── READING PASSAGE ──
June 7, 2017 @ 1:30 pm - 2:30 pm

Details

Date:
June 7, 2017
Time:
1:30 pm - 2:30 pm

Venue

The Bridge Room 1001 First Floor Hardiman Research Building, University of Galway
Ireland

Organizer

Gerry MacRuairc
Email:
GERRY.MACRUAIRC@nuigalway.ie

The Moore Institute in association with The School of Education are pleased to host a seminar on  Teaching austerity  by Professor William M (Bill) Taylor 

Austerity is commonly associated with periods of restraint in government spending and the managed conservation of public resources during economic crises.  Government measures geared for austerity are typically contrast by policies seeking to stimulate economies, increase consumption and gross domestic product.  Such was the aim of the Australian Government’s response to the GFC and its ‘Building the Education Revolution’ (BER) program.  This was an initiative that sought to stimulate the nation’s construction industry (a key indicator of economic prosperity) by massive investment in new school infrastructure.  This was capital spending that was also promised to ‘transform’ Australia’s education sector, making it ‘better’ somehow and improve the lives (and competitiveness) of Australian pupils now and well into the future.  Cranking up the rhetoric on both sides of the austerity debate, among those both for and against government interference in the economy and in what Margaret Thatcher famously wrote off as ‘society’ is a longstanding reactionary and moralising tendency that relates restraint to simpler times, to ‘setting one’s house in order’ or to ‘living within one’s means’.  Many of us can remember hearing those lessons at home, church and school. Austerity thus raises fundamental questions about the past and historical memory.  It is about who ‘we’ are or once were as a people and society, about core beliefs and values.
───
TASKS TO COMPLETE:
A) Translate this sentence from the austerity seminar notice into Spanish: "Austerity thus raises fundamental questions about the past and historical memory."
B) Pick up the austerity seminar notice after its final sentence and extend it with a few more sentences in the same voice.
── DATASET CONTENT ──
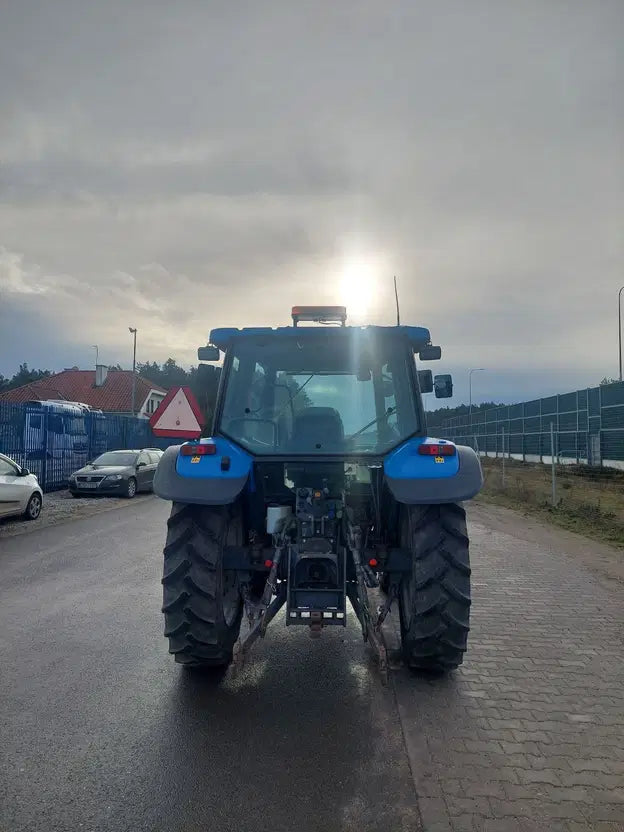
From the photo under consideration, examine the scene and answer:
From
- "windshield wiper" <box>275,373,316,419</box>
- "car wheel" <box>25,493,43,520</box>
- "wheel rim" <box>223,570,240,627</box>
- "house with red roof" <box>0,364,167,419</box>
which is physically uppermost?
"house with red roof" <box>0,364,167,419</box>

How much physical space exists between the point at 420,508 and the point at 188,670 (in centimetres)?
205

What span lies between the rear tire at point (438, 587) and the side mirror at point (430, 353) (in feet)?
3.90

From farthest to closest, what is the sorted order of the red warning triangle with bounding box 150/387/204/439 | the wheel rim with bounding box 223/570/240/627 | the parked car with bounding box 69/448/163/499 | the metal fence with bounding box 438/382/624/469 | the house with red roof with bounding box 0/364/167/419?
the house with red roof with bounding box 0/364/167/419 → the metal fence with bounding box 438/382/624/469 → the parked car with bounding box 69/448/163/499 → the red warning triangle with bounding box 150/387/204/439 → the wheel rim with bounding box 223/570/240/627

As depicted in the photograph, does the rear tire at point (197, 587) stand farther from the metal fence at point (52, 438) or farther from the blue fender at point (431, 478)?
the metal fence at point (52, 438)

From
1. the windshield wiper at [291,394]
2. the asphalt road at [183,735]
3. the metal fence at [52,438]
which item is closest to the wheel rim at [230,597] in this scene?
the asphalt road at [183,735]

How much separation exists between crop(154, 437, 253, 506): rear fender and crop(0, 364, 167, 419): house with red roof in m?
55.1

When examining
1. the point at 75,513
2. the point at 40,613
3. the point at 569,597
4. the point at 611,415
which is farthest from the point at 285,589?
the point at 611,415

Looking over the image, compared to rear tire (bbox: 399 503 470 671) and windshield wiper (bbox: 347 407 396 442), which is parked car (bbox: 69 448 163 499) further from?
rear tire (bbox: 399 503 470 671)

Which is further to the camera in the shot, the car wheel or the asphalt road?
the car wheel

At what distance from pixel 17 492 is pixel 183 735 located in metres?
10.0

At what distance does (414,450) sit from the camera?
4434 millimetres

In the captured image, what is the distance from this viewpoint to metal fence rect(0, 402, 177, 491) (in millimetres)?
17031

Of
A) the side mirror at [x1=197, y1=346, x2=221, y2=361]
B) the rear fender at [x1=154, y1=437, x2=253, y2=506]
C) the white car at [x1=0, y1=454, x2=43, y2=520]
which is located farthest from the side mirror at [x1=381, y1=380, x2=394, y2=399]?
the white car at [x1=0, y1=454, x2=43, y2=520]

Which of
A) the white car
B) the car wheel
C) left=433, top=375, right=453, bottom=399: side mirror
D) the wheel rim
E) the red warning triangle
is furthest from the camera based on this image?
the car wheel
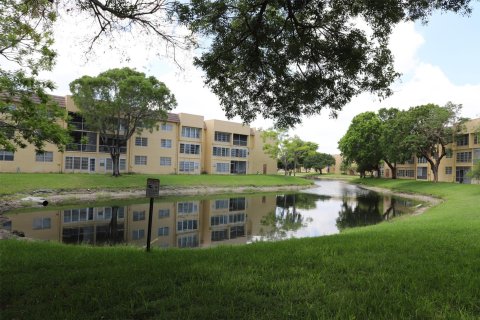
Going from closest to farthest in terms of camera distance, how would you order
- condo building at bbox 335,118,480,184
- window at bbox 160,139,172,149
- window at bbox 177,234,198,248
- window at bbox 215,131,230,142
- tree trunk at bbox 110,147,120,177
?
window at bbox 177,234,198,248
tree trunk at bbox 110,147,120,177
condo building at bbox 335,118,480,184
window at bbox 160,139,172,149
window at bbox 215,131,230,142

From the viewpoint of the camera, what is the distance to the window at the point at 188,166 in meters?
48.9

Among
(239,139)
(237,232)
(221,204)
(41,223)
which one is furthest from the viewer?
(239,139)

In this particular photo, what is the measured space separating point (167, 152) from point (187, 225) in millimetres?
30146

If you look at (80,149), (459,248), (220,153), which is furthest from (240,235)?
(220,153)

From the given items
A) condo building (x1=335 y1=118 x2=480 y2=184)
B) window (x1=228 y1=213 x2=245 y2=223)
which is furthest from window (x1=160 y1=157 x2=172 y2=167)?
condo building (x1=335 y1=118 x2=480 y2=184)

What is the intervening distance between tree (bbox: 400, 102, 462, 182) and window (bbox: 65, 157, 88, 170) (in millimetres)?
38689

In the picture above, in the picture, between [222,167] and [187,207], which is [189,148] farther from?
[187,207]

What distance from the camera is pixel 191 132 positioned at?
166ft

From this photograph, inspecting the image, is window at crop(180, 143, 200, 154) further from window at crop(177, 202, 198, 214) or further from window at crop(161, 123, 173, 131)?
window at crop(177, 202, 198, 214)

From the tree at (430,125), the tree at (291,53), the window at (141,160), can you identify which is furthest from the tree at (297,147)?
the tree at (291,53)

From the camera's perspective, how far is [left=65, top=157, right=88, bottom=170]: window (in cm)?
3758

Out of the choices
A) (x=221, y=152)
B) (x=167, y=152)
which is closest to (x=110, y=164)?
(x=167, y=152)

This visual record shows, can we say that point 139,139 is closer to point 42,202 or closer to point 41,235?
point 42,202

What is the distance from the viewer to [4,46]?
1108cm
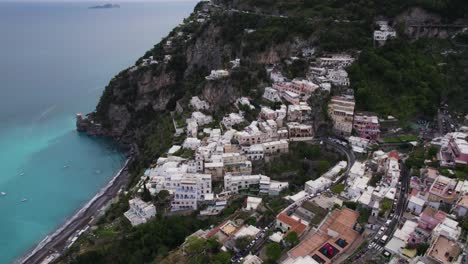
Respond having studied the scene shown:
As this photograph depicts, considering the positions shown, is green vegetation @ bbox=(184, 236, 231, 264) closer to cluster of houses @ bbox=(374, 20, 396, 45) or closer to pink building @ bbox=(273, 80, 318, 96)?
pink building @ bbox=(273, 80, 318, 96)

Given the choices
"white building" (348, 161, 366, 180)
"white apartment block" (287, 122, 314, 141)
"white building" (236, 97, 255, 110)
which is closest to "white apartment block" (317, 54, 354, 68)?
"white building" (236, 97, 255, 110)

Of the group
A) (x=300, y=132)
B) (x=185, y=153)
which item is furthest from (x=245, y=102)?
(x=185, y=153)

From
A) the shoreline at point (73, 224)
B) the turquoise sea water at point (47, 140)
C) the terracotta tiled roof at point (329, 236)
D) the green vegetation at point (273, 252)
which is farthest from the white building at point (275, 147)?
the turquoise sea water at point (47, 140)

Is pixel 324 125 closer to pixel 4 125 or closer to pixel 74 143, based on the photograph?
pixel 74 143

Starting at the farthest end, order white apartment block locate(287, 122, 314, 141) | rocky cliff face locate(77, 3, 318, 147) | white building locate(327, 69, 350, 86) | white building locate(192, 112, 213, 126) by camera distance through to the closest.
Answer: rocky cliff face locate(77, 3, 318, 147) → white building locate(192, 112, 213, 126) → white building locate(327, 69, 350, 86) → white apartment block locate(287, 122, 314, 141)

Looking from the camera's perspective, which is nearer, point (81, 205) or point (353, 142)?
point (353, 142)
───
OUTPUTS IN ORDER:
A) Por lo tanto, la austeridad plantea cuestiones fundamentales sobre el pasado y la memoria histórica.

B)
As well as a brief foray into theory relating to the architecture of ‘enterprise culture’ (Mary Douglas), the seminar introduces a historical perspective, recognising that ‘building austerity’ has appeared in multiple guises. Historically, ‘austere’ practices are seen during times of conflict brought on by a range of crises, including periods of spiritual, demographic and geo-political turmoil (notably war).  This seminar outlines a parallel and at times intersecting history of practices and built environs designed for cultivating, representing and governing parsimony of various kinds. The Quaker meeting house, Ireland’s famine-era workhouses and the settings for ‘literary education’ (Ian Hunter) in Victorian era day schools are among a number of examples and opportunities to examine the architecture of public morality, pedagogy and power.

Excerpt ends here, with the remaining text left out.